Kostya shook his head.
Taking a deep breath, Boris shifted his weight on the bench. —I need you to come into Lubyanka tomorrow, for a more formal debriefing with myself and another captain. Paperwork. As for me, I’m quite satisfied. Your father’s waiting outside.
— Who, Balakirev? With respect, Boris Aleksandrovich, Arkady Dmitrievich Balakirev is not my father.
For just a moment, Boris looked alarmed. —The way he speaks of you, I assumed he was.
— Many people do. He’s looked after me since I was twelve. I was a bezprizornik, after all.
— But you told the boys—
— Not now, not ever, a stray dog. Yes, I told them that. Just like Arkady Dmitrievich told me.
Boris placed his cap back on his head, and Kostya admired the shade of blue, familiar, yet alien. He owned two such caps. Like the rest of his uniform pieces, they waited in a closet at Arkady’s house. Sitting here, detained for interrogation, however gentle, he felt that he’d never worn such a cap. He had, of course, almost every day for thirteen years now, yet that past self felt as distant as the sky, as the surface of the water on the day he’d nearly drowned.

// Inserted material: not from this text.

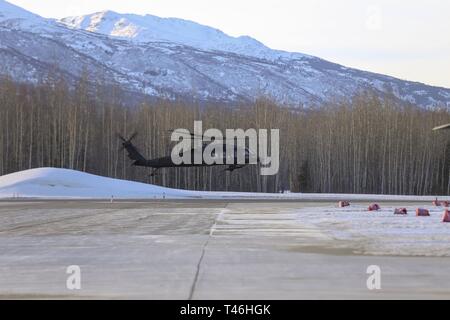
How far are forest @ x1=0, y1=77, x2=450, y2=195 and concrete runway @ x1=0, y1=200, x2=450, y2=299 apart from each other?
52229 mm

Boris looked stern. —A word of advice, Konstantin Arkadievich. You’ve endured hardship in the name of duty, but this is no excuse for allowing emotions to flood the mind. I can tell from your manner of speech you’ve been abroad. You sound loose, and—
— I—
— And you interrupt. Don’t.
After a moment, Kostya nodded.
Boris reached into the pouch on his portupeya, took out a red leather wallet, and slid it across the table. —Now, let me be the first to welcome you home.